• Stated goal: Please revise the lines below so that every "closer to" becomes "nearer to" and nothing else changes. Leave the pictures out of your answer.

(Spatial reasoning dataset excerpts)
□ □ □ □
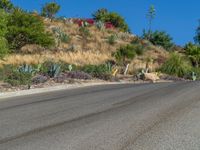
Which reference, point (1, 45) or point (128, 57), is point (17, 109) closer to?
point (1, 45)

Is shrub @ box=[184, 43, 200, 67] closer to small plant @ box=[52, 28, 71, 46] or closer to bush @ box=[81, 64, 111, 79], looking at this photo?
small plant @ box=[52, 28, 71, 46]

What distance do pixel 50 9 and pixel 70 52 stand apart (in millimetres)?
25666

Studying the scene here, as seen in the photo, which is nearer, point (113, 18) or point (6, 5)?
point (6, 5)

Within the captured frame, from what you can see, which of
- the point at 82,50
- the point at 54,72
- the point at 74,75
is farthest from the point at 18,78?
the point at 82,50

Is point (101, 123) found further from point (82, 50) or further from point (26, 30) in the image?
point (82, 50)

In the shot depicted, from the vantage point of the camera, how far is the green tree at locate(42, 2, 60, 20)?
7612 cm

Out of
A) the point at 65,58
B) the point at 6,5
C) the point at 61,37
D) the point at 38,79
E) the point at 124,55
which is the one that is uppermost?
the point at 6,5

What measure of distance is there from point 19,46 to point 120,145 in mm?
42266

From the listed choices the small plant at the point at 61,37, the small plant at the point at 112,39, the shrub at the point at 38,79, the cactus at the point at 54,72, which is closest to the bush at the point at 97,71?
the cactus at the point at 54,72

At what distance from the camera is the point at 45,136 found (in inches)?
459

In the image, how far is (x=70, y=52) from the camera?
51.8 metres

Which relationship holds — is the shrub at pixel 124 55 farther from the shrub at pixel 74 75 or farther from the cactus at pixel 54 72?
the cactus at pixel 54 72

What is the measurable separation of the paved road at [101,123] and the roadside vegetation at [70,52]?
8230 millimetres

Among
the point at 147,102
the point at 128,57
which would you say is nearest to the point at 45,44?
the point at 128,57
□ □ □ □
• Problem solution:
Which reference, point (1, 45) or point (128, 57), is point (17, 109) nearer to?
point (1, 45)

Is shrub @ box=[184, 43, 200, 67] nearer to small plant @ box=[52, 28, 71, 46] or nearer to bush @ box=[81, 64, 111, 79], looking at this photo?
small plant @ box=[52, 28, 71, 46]

What distance do pixel 50 9 and pixel 70 52 stand apart (in millimetres)?
25666

Studying the scene here, as seen in the photo, which is nearer, point (113, 18) or point (6, 5)?
point (6, 5)

Within the captured frame, from what you can see, which of
- the point at 82,50
- the point at 54,72
- the point at 74,75
is farthest from the point at 18,78?
the point at 82,50

Is point (101, 123) found further from point (82, 50) or further from point (26, 30) in the image?
point (82, 50)

In the shot depicted, from the vantage point of the camera, how far is the green tree at locate(42, 2, 60, 20)?
7612 cm

Out of
A) the point at 65,58
B) the point at 6,5
C) the point at 61,37
D) the point at 38,79
E) the point at 124,55
which is the one that is uppermost?
the point at 6,5

What measure of distance is there from point 19,46 to point 120,145 in mm?
42266

From the listed choices the small plant at the point at 61,37, the small plant at the point at 112,39, the shrub at the point at 38,79, the cactus at the point at 54,72, which is closest to the bush at the point at 97,71?
the cactus at the point at 54,72

At what distance from the camera is the point at 45,136 found (in inches)?
459

In the image, how far is (x=70, y=52) from the camera?
51.8 metres

Which relationship holds — is the shrub at pixel 124 55 farther from the shrub at pixel 74 75 or farther from the cactus at pixel 54 72?
the cactus at pixel 54 72

What is the measurable separation of the paved road at [101,123] and the roadside vegetation at [70,52]?
8230 millimetres

Among
the point at 147,102
the point at 128,57
which would you say is nearest to the point at 45,44?
the point at 128,57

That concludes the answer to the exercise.